10 July 2021

Comrade Aeon’s Field Guide to Bangkok

Journalist Emma Larkin’s first novel, Comrade Aeon’s Field Guide to Bangkok, was published in May. (Born in Thailand, Larkin uses a pen name to avoid scrutiny from the authorities while she reports from Myanmar.) The eponymous Aeon is a former Communist insurgent, who fled to the jungle following the 6th October 1976 massacre.

Aeon has since returned to Bangkok, though he (like the city) remains haunted by state violence against civilian protesters. Working as a history teacher, he sees first-hand how 6th October has been whitewashed from the national curriculum—a point made by Vasan Sitthiket in his video Delete Our History, Now! (อำนาจ/การลบทิ้ง)—and searches for what little evidence remains, “the seldom-seen photographs of semi-conscious students burned on funeral pyres made of tyres, and dead bodies hung from the tamarind trees on the parade ground.”

The novel is set in 2009, when red-shirt protesters instigated violence during the Songkran holiday. As one character says, “Did you hear they attacked the Prime Minister’s car?”—Abhisit Vejjajiva’s motorcade was mobbed, an incident recreated in Wisit Sasanatieng’s film The Red Eagle (อินทรีแดง). The red-shirt protests culminated in another state crackdown, in 2010, though the novel focuses on the aftermath of the 1992 ‘Black May’ massacre.

In the days following ‘Black May’, there were credible rumours of military vehicles disposing of hundreds of bodies, who were omitted from the official tally of victims.

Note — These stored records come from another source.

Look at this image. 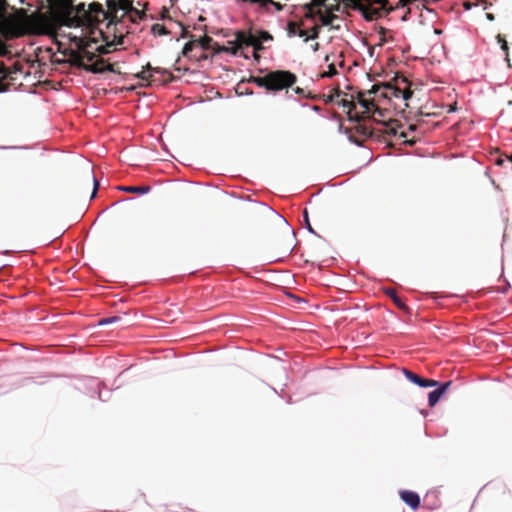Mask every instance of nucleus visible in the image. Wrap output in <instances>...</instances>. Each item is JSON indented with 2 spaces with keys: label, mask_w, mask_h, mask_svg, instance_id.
<instances>
[{
  "label": "nucleus",
  "mask_w": 512,
  "mask_h": 512,
  "mask_svg": "<svg viewBox=\"0 0 512 512\" xmlns=\"http://www.w3.org/2000/svg\"><path fill=\"white\" fill-rule=\"evenodd\" d=\"M10 72L5 67L4 63L0 61V92L7 90V84L4 81L8 78Z\"/></svg>",
  "instance_id": "nucleus-19"
},
{
  "label": "nucleus",
  "mask_w": 512,
  "mask_h": 512,
  "mask_svg": "<svg viewBox=\"0 0 512 512\" xmlns=\"http://www.w3.org/2000/svg\"><path fill=\"white\" fill-rule=\"evenodd\" d=\"M104 45H100L92 51L93 44L98 43L96 37L89 39L74 36L71 38V42L75 45L76 49H69L65 55L69 57V63L77 68L84 69L88 72L97 74L105 71L114 72L113 65L107 64L103 58H97V54H108L112 51V48L116 45L123 44V34L117 35L115 32L111 36L108 32L98 30Z\"/></svg>",
  "instance_id": "nucleus-1"
},
{
  "label": "nucleus",
  "mask_w": 512,
  "mask_h": 512,
  "mask_svg": "<svg viewBox=\"0 0 512 512\" xmlns=\"http://www.w3.org/2000/svg\"><path fill=\"white\" fill-rule=\"evenodd\" d=\"M337 104L344 108H347L349 120L360 122L361 119L367 117V115H363L361 111H356V103L354 102L353 98L351 100L341 99L340 101L337 102Z\"/></svg>",
  "instance_id": "nucleus-11"
},
{
  "label": "nucleus",
  "mask_w": 512,
  "mask_h": 512,
  "mask_svg": "<svg viewBox=\"0 0 512 512\" xmlns=\"http://www.w3.org/2000/svg\"><path fill=\"white\" fill-rule=\"evenodd\" d=\"M497 38H498V41L501 43L502 49L507 51L508 50V46H507V42L505 41V39L501 35H498Z\"/></svg>",
  "instance_id": "nucleus-41"
},
{
  "label": "nucleus",
  "mask_w": 512,
  "mask_h": 512,
  "mask_svg": "<svg viewBox=\"0 0 512 512\" xmlns=\"http://www.w3.org/2000/svg\"><path fill=\"white\" fill-rule=\"evenodd\" d=\"M297 35L299 37H307V32L305 30H302V29H299L298 32H297Z\"/></svg>",
  "instance_id": "nucleus-45"
},
{
  "label": "nucleus",
  "mask_w": 512,
  "mask_h": 512,
  "mask_svg": "<svg viewBox=\"0 0 512 512\" xmlns=\"http://www.w3.org/2000/svg\"><path fill=\"white\" fill-rule=\"evenodd\" d=\"M337 70H336V67H335V64L334 63H330L328 65V70L327 71H324L322 74H321V77L322 78H326V77H333L337 74Z\"/></svg>",
  "instance_id": "nucleus-24"
},
{
  "label": "nucleus",
  "mask_w": 512,
  "mask_h": 512,
  "mask_svg": "<svg viewBox=\"0 0 512 512\" xmlns=\"http://www.w3.org/2000/svg\"><path fill=\"white\" fill-rule=\"evenodd\" d=\"M380 90H383L381 92V97L389 100L392 98L408 100L413 94L409 88L408 80L405 77L398 75L393 78L392 82L374 84L372 88L368 90V94L377 95Z\"/></svg>",
  "instance_id": "nucleus-5"
},
{
  "label": "nucleus",
  "mask_w": 512,
  "mask_h": 512,
  "mask_svg": "<svg viewBox=\"0 0 512 512\" xmlns=\"http://www.w3.org/2000/svg\"><path fill=\"white\" fill-rule=\"evenodd\" d=\"M230 46H224L219 45L218 43H214L213 46V53L214 54H220V53H230L232 54V44H229Z\"/></svg>",
  "instance_id": "nucleus-23"
},
{
  "label": "nucleus",
  "mask_w": 512,
  "mask_h": 512,
  "mask_svg": "<svg viewBox=\"0 0 512 512\" xmlns=\"http://www.w3.org/2000/svg\"><path fill=\"white\" fill-rule=\"evenodd\" d=\"M299 24L297 22H293V21H290L288 22V33L289 35H295L297 34L298 30H299Z\"/></svg>",
  "instance_id": "nucleus-28"
},
{
  "label": "nucleus",
  "mask_w": 512,
  "mask_h": 512,
  "mask_svg": "<svg viewBox=\"0 0 512 512\" xmlns=\"http://www.w3.org/2000/svg\"><path fill=\"white\" fill-rule=\"evenodd\" d=\"M269 5L274 6L277 11H282L284 8V6L280 2H276L274 0H272V2H269Z\"/></svg>",
  "instance_id": "nucleus-40"
},
{
  "label": "nucleus",
  "mask_w": 512,
  "mask_h": 512,
  "mask_svg": "<svg viewBox=\"0 0 512 512\" xmlns=\"http://www.w3.org/2000/svg\"><path fill=\"white\" fill-rule=\"evenodd\" d=\"M252 47L254 48V51H256V52H259L264 49L262 42H260V40L257 38L255 39V44L252 45Z\"/></svg>",
  "instance_id": "nucleus-39"
},
{
  "label": "nucleus",
  "mask_w": 512,
  "mask_h": 512,
  "mask_svg": "<svg viewBox=\"0 0 512 512\" xmlns=\"http://www.w3.org/2000/svg\"><path fill=\"white\" fill-rule=\"evenodd\" d=\"M120 6L123 10L127 12H134V14L139 18L142 19L145 14L143 12H140L139 10L135 9L132 5L131 0H119Z\"/></svg>",
  "instance_id": "nucleus-17"
},
{
  "label": "nucleus",
  "mask_w": 512,
  "mask_h": 512,
  "mask_svg": "<svg viewBox=\"0 0 512 512\" xmlns=\"http://www.w3.org/2000/svg\"><path fill=\"white\" fill-rule=\"evenodd\" d=\"M325 5V0H311V2L309 3V6H312L314 8Z\"/></svg>",
  "instance_id": "nucleus-38"
},
{
  "label": "nucleus",
  "mask_w": 512,
  "mask_h": 512,
  "mask_svg": "<svg viewBox=\"0 0 512 512\" xmlns=\"http://www.w3.org/2000/svg\"><path fill=\"white\" fill-rule=\"evenodd\" d=\"M451 381L443 383L440 387L437 389L431 391L428 395V404L430 407H433L436 405V403L439 401L440 397L447 391L448 387L451 385Z\"/></svg>",
  "instance_id": "nucleus-14"
},
{
  "label": "nucleus",
  "mask_w": 512,
  "mask_h": 512,
  "mask_svg": "<svg viewBox=\"0 0 512 512\" xmlns=\"http://www.w3.org/2000/svg\"><path fill=\"white\" fill-rule=\"evenodd\" d=\"M304 9H305V16L307 18H314L315 14H316L314 12V7L309 6V3H307L304 5Z\"/></svg>",
  "instance_id": "nucleus-34"
},
{
  "label": "nucleus",
  "mask_w": 512,
  "mask_h": 512,
  "mask_svg": "<svg viewBox=\"0 0 512 512\" xmlns=\"http://www.w3.org/2000/svg\"><path fill=\"white\" fill-rule=\"evenodd\" d=\"M86 181H87L88 185H90V184L93 185V190H92V193H91V198H94L96 193H97V190L99 188V182L96 179V177L94 176L92 171L87 172V174H86Z\"/></svg>",
  "instance_id": "nucleus-20"
},
{
  "label": "nucleus",
  "mask_w": 512,
  "mask_h": 512,
  "mask_svg": "<svg viewBox=\"0 0 512 512\" xmlns=\"http://www.w3.org/2000/svg\"><path fill=\"white\" fill-rule=\"evenodd\" d=\"M256 35L250 31H237L235 33V40L229 41L232 44V54L237 55L244 47H252L255 44Z\"/></svg>",
  "instance_id": "nucleus-8"
},
{
  "label": "nucleus",
  "mask_w": 512,
  "mask_h": 512,
  "mask_svg": "<svg viewBox=\"0 0 512 512\" xmlns=\"http://www.w3.org/2000/svg\"><path fill=\"white\" fill-rule=\"evenodd\" d=\"M269 2H272V0H253V4L258 5V7L263 10L268 9Z\"/></svg>",
  "instance_id": "nucleus-33"
},
{
  "label": "nucleus",
  "mask_w": 512,
  "mask_h": 512,
  "mask_svg": "<svg viewBox=\"0 0 512 512\" xmlns=\"http://www.w3.org/2000/svg\"><path fill=\"white\" fill-rule=\"evenodd\" d=\"M399 496L401 500L413 510H416L420 507V496L416 492L410 490H401L399 491Z\"/></svg>",
  "instance_id": "nucleus-13"
},
{
  "label": "nucleus",
  "mask_w": 512,
  "mask_h": 512,
  "mask_svg": "<svg viewBox=\"0 0 512 512\" xmlns=\"http://www.w3.org/2000/svg\"><path fill=\"white\" fill-rule=\"evenodd\" d=\"M37 22L41 25V26H46V23H47V19L42 16V15H39L38 16V19H37ZM38 33H43L44 32V27H40L38 30H37Z\"/></svg>",
  "instance_id": "nucleus-36"
},
{
  "label": "nucleus",
  "mask_w": 512,
  "mask_h": 512,
  "mask_svg": "<svg viewBox=\"0 0 512 512\" xmlns=\"http://www.w3.org/2000/svg\"><path fill=\"white\" fill-rule=\"evenodd\" d=\"M329 60H330V56H329V55H326V57H325V61H326V62H329Z\"/></svg>",
  "instance_id": "nucleus-49"
},
{
  "label": "nucleus",
  "mask_w": 512,
  "mask_h": 512,
  "mask_svg": "<svg viewBox=\"0 0 512 512\" xmlns=\"http://www.w3.org/2000/svg\"><path fill=\"white\" fill-rule=\"evenodd\" d=\"M160 72L159 68H153L150 63H147L141 72H139L136 76L141 80L149 81L152 77L151 72Z\"/></svg>",
  "instance_id": "nucleus-16"
},
{
  "label": "nucleus",
  "mask_w": 512,
  "mask_h": 512,
  "mask_svg": "<svg viewBox=\"0 0 512 512\" xmlns=\"http://www.w3.org/2000/svg\"><path fill=\"white\" fill-rule=\"evenodd\" d=\"M167 16H168V10L166 8H163L162 13H161V17L165 18Z\"/></svg>",
  "instance_id": "nucleus-46"
},
{
  "label": "nucleus",
  "mask_w": 512,
  "mask_h": 512,
  "mask_svg": "<svg viewBox=\"0 0 512 512\" xmlns=\"http://www.w3.org/2000/svg\"><path fill=\"white\" fill-rule=\"evenodd\" d=\"M356 131L363 137H370L372 135L371 130L365 125L356 126Z\"/></svg>",
  "instance_id": "nucleus-25"
},
{
  "label": "nucleus",
  "mask_w": 512,
  "mask_h": 512,
  "mask_svg": "<svg viewBox=\"0 0 512 512\" xmlns=\"http://www.w3.org/2000/svg\"><path fill=\"white\" fill-rule=\"evenodd\" d=\"M341 1H342V2L344 3V5L346 6V3H345L343 0H341ZM333 2H334V3H332V4L325 5V6H326V8H327V11H331L332 13H333V11H339V2H340V0H335V1H333ZM347 7H348V5H347ZM349 8H351V7L349 6Z\"/></svg>",
  "instance_id": "nucleus-31"
},
{
  "label": "nucleus",
  "mask_w": 512,
  "mask_h": 512,
  "mask_svg": "<svg viewBox=\"0 0 512 512\" xmlns=\"http://www.w3.org/2000/svg\"><path fill=\"white\" fill-rule=\"evenodd\" d=\"M341 93L342 92L337 88L335 90L334 94L327 95V96L323 95V98H324L326 103H330V102H333L336 97H339Z\"/></svg>",
  "instance_id": "nucleus-32"
},
{
  "label": "nucleus",
  "mask_w": 512,
  "mask_h": 512,
  "mask_svg": "<svg viewBox=\"0 0 512 512\" xmlns=\"http://www.w3.org/2000/svg\"><path fill=\"white\" fill-rule=\"evenodd\" d=\"M408 129H409V131H414L415 130V126L414 125H410Z\"/></svg>",
  "instance_id": "nucleus-48"
},
{
  "label": "nucleus",
  "mask_w": 512,
  "mask_h": 512,
  "mask_svg": "<svg viewBox=\"0 0 512 512\" xmlns=\"http://www.w3.org/2000/svg\"><path fill=\"white\" fill-rule=\"evenodd\" d=\"M502 163H503V160H502V159H499V160L497 161V164H499V165H501Z\"/></svg>",
  "instance_id": "nucleus-51"
},
{
  "label": "nucleus",
  "mask_w": 512,
  "mask_h": 512,
  "mask_svg": "<svg viewBox=\"0 0 512 512\" xmlns=\"http://www.w3.org/2000/svg\"><path fill=\"white\" fill-rule=\"evenodd\" d=\"M8 53L5 44L0 40V56H5Z\"/></svg>",
  "instance_id": "nucleus-42"
},
{
  "label": "nucleus",
  "mask_w": 512,
  "mask_h": 512,
  "mask_svg": "<svg viewBox=\"0 0 512 512\" xmlns=\"http://www.w3.org/2000/svg\"><path fill=\"white\" fill-rule=\"evenodd\" d=\"M48 2L54 12L63 18L65 25L76 27V22H74V20H76V17L81 19L85 8L84 3L74 7L72 0H48Z\"/></svg>",
  "instance_id": "nucleus-6"
},
{
  "label": "nucleus",
  "mask_w": 512,
  "mask_h": 512,
  "mask_svg": "<svg viewBox=\"0 0 512 512\" xmlns=\"http://www.w3.org/2000/svg\"><path fill=\"white\" fill-rule=\"evenodd\" d=\"M303 219H304V223H305V226L307 227V229L311 233L316 234V232L314 231V229L312 228V225L310 223L307 209H304V211H303Z\"/></svg>",
  "instance_id": "nucleus-29"
},
{
  "label": "nucleus",
  "mask_w": 512,
  "mask_h": 512,
  "mask_svg": "<svg viewBox=\"0 0 512 512\" xmlns=\"http://www.w3.org/2000/svg\"><path fill=\"white\" fill-rule=\"evenodd\" d=\"M477 5L476 3H471L469 1L463 3V7L466 10H470L473 6Z\"/></svg>",
  "instance_id": "nucleus-43"
},
{
  "label": "nucleus",
  "mask_w": 512,
  "mask_h": 512,
  "mask_svg": "<svg viewBox=\"0 0 512 512\" xmlns=\"http://www.w3.org/2000/svg\"><path fill=\"white\" fill-rule=\"evenodd\" d=\"M401 125L396 120H391L385 124L384 132L387 135L398 137L399 139H403V143L413 145L415 140L409 139V134L407 131L400 130Z\"/></svg>",
  "instance_id": "nucleus-10"
},
{
  "label": "nucleus",
  "mask_w": 512,
  "mask_h": 512,
  "mask_svg": "<svg viewBox=\"0 0 512 512\" xmlns=\"http://www.w3.org/2000/svg\"><path fill=\"white\" fill-rule=\"evenodd\" d=\"M487 17H488L489 19H491V20L493 19V15H492V14H488V15H487Z\"/></svg>",
  "instance_id": "nucleus-52"
},
{
  "label": "nucleus",
  "mask_w": 512,
  "mask_h": 512,
  "mask_svg": "<svg viewBox=\"0 0 512 512\" xmlns=\"http://www.w3.org/2000/svg\"><path fill=\"white\" fill-rule=\"evenodd\" d=\"M117 11L118 2L116 0H107V10H104L100 3L93 2L88 6L87 10L84 8L81 20L79 17H76L74 22H76V27L87 26L91 30L90 33L94 34L93 29L97 28L104 20H109L107 24L108 29L111 25H116Z\"/></svg>",
  "instance_id": "nucleus-2"
},
{
  "label": "nucleus",
  "mask_w": 512,
  "mask_h": 512,
  "mask_svg": "<svg viewBox=\"0 0 512 512\" xmlns=\"http://www.w3.org/2000/svg\"><path fill=\"white\" fill-rule=\"evenodd\" d=\"M507 158H508L509 161L512 162V153L509 156H507Z\"/></svg>",
  "instance_id": "nucleus-50"
},
{
  "label": "nucleus",
  "mask_w": 512,
  "mask_h": 512,
  "mask_svg": "<svg viewBox=\"0 0 512 512\" xmlns=\"http://www.w3.org/2000/svg\"><path fill=\"white\" fill-rule=\"evenodd\" d=\"M256 38L263 43V41H271L273 40L272 35L267 31H259L256 35Z\"/></svg>",
  "instance_id": "nucleus-26"
},
{
  "label": "nucleus",
  "mask_w": 512,
  "mask_h": 512,
  "mask_svg": "<svg viewBox=\"0 0 512 512\" xmlns=\"http://www.w3.org/2000/svg\"><path fill=\"white\" fill-rule=\"evenodd\" d=\"M388 32V30L384 27H379L378 28V34H379V43L380 44H384L387 42V38H386V33Z\"/></svg>",
  "instance_id": "nucleus-30"
},
{
  "label": "nucleus",
  "mask_w": 512,
  "mask_h": 512,
  "mask_svg": "<svg viewBox=\"0 0 512 512\" xmlns=\"http://www.w3.org/2000/svg\"><path fill=\"white\" fill-rule=\"evenodd\" d=\"M187 57L188 58H192L195 61H201V60L207 59V55H205L203 52H201L200 54H191V53H189V56H187Z\"/></svg>",
  "instance_id": "nucleus-37"
},
{
  "label": "nucleus",
  "mask_w": 512,
  "mask_h": 512,
  "mask_svg": "<svg viewBox=\"0 0 512 512\" xmlns=\"http://www.w3.org/2000/svg\"><path fill=\"white\" fill-rule=\"evenodd\" d=\"M214 43L215 42H214L213 38L210 36H207V35H205L199 39L190 40L189 42H187L184 45L182 54H183V56H189V53H192V51L194 50L196 45H199L203 51H205V50L213 51Z\"/></svg>",
  "instance_id": "nucleus-9"
},
{
  "label": "nucleus",
  "mask_w": 512,
  "mask_h": 512,
  "mask_svg": "<svg viewBox=\"0 0 512 512\" xmlns=\"http://www.w3.org/2000/svg\"><path fill=\"white\" fill-rule=\"evenodd\" d=\"M253 58H254L256 61H259L260 56H259L258 52H256V51H254V52H253Z\"/></svg>",
  "instance_id": "nucleus-47"
},
{
  "label": "nucleus",
  "mask_w": 512,
  "mask_h": 512,
  "mask_svg": "<svg viewBox=\"0 0 512 512\" xmlns=\"http://www.w3.org/2000/svg\"><path fill=\"white\" fill-rule=\"evenodd\" d=\"M385 294L394 302V304L402 310H408L406 304L398 297L396 291L392 288L384 290Z\"/></svg>",
  "instance_id": "nucleus-15"
},
{
  "label": "nucleus",
  "mask_w": 512,
  "mask_h": 512,
  "mask_svg": "<svg viewBox=\"0 0 512 512\" xmlns=\"http://www.w3.org/2000/svg\"><path fill=\"white\" fill-rule=\"evenodd\" d=\"M317 14L320 15L321 23L324 26H332L333 21L337 19V16L332 13L331 11H326L325 13H322L321 11H317Z\"/></svg>",
  "instance_id": "nucleus-18"
},
{
  "label": "nucleus",
  "mask_w": 512,
  "mask_h": 512,
  "mask_svg": "<svg viewBox=\"0 0 512 512\" xmlns=\"http://www.w3.org/2000/svg\"><path fill=\"white\" fill-rule=\"evenodd\" d=\"M352 9L359 10L367 21H373L393 11L389 0H343Z\"/></svg>",
  "instance_id": "nucleus-4"
},
{
  "label": "nucleus",
  "mask_w": 512,
  "mask_h": 512,
  "mask_svg": "<svg viewBox=\"0 0 512 512\" xmlns=\"http://www.w3.org/2000/svg\"><path fill=\"white\" fill-rule=\"evenodd\" d=\"M319 32H320V28H319V26H317V25H316V26L312 27V29H311V35H310L309 37H306V38H305V41H308L310 38H311V39H315V38H317V37L319 36Z\"/></svg>",
  "instance_id": "nucleus-35"
},
{
  "label": "nucleus",
  "mask_w": 512,
  "mask_h": 512,
  "mask_svg": "<svg viewBox=\"0 0 512 512\" xmlns=\"http://www.w3.org/2000/svg\"><path fill=\"white\" fill-rule=\"evenodd\" d=\"M403 373L409 381L413 382L414 384L420 387H435L438 385V382L436 380L422 378L408 369H403Z\"/></svg>",
  "instance_id": "nucleus-12"
},
{
  "label": "nucleus",
  "mask_w": 512,
  "mask_h": 512,
  "mask_svg": "<svg viewBox=\"0 0 512 512\" xmlns=\"http://www.w3.org/2000/svg\"><path fill=\"white\" fill-rule=\"evenodd\" d=\"M294 92H295L296 94L300 95V96H305V95H304V90H303L302 88H300V87H296V88H294Z\"/></svg>",
  "instance_id": "nucleus-44"
},
{
  "label": "nucleus",
  "mask_w": 512,
  "mask_h": 512,
  "mask_svg": "<svg viewBox=\"0 0 512 512\" xmlns=\"http://www.w3.org/2000/svg\"><path fill=\"white\" fill-rule=\"evenodd\" d=\"M383 90H380L377 95L375 94H368L367 91H359L357 93L356 99L358 101V104L361 106L362 111L361 113L363 115H367V117L372 114V117L374 120H377L376 115L383 116L382 110L378 107L377 102L380 100L381 92Z\"/></svg>",
  "instance_id": "nucleus-7"
},
{
  "label": "nucleus",
  "mask_w": 512,
  "mask_h": 512,
  "mask_svg": "<svg viewBox=\"0 0 512 512\" xmlns=\"http://www.w3.org/2000/svg\"><path fill=\"white\" fill-rule=\"evenodd\" d=\"M119 320H120V317H118V316L102 318L99 320L98 325H100V326L107 325V324L118 322Z\"/></svg>",
  "instance_id": "nucleus-27"
},
{
  "label": "nucleus",
  "mask_w": 512,
  "mask_h": 512,
  "mask_svg": "<svg viewBox=\"0 0 512 512\" xmlns=\"http://www.w3.org/2000/svg\"><path fill=\"white\" fill-rule=\"evenodd\" d=\"M151 32L155 36H163L168 35L170 33L169 30L164 25L158 23L152 25Z\"/></svg>",
  "instance_id": "nucleus-22"
},
{
  "label": "nucleus",
  "mask_w": 512,
  "mask_h": 512,
  "mask_svg": "<svg viewBox=\"0 0 512 512\" xmlns=\"http://www.w3.org/2000/svg\"><path fill=\"white\" fill-rule=\"evenodd\" d=\"M123 191L129 193L145 194L150 191L149 186H126L121 188Z\"/></svg>",
  "instance_id": "nucleus-21"
},
{
  "label": "nucleus",
  "mask_w": 512,
  "mask_h": 512,
  "mask_svg": "<svg viewBox=\"0 0 512 512\" xmlns=\"http://www.w3.org/2000/svg\"><path fill=\"white\" fill-rule=\"evenodd\" d=\"M249 82L268 91L277 92L292 87L297 82V76L286 70L268 72L264 76H251Z\"/></svg>",
  "instance_id": "nucleus-3"
}]
</instances>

Larkin recounts the “talk of an army truck driving into a bone mill on the outskirts of Bangkok late one night, the cargo heaped under its tarpaulin conspicuously absent when it drove out again, and reports of military helicopters flying east from the city towards the border with Burma, dropping bodies into the impenetrable jungle below.”

The story’s starting point is a fictional incident that seems to confirm these rumours: bodies found in a sunken shipping container and buried in wasteland. The novel presents these grisly discoveries as proof of “an operation to deal with the ‘excess collateral damage’ resulting from the crackdown on protesters at Sanam Luang”, though a government spokesman dismisses the matter out of hand: “Gazing wearily at the nation, he appeared to ad lib as he took off his spectacles and said in a more casual, almost avuncular tone, ‘So, it’s best that you all go about your business now and forget this incident.’”

Larkin was inspired by two works of political history: William A. Callahan’s Imagining Democracy (now scarce, but the best account of ‘Black May’ in English) and Thongchai Winnichakul’s Moments of Silence. (Aeon “tracked down some of the leaders of the right-wing gangs that had massed in Sanam Luang”, in an echo of the Silence of the Wolf chapter in Thongchai’s book.) Comrade Aeon’s Field Guide to Bangkok is one of several recent novels set in times of Thai political conflict, including Sunisa Manning’s A Good True Thai, Duanwad Pimwana’s ในฝันอันเหลือจะกล่าว (‘indescribable fiction’), Uthis Haemamool’s Silhouette of Desire (ร่างของปรารถนา), and Jakkapan Kangwan’s Altai Villa (อัลไตวิลล่า).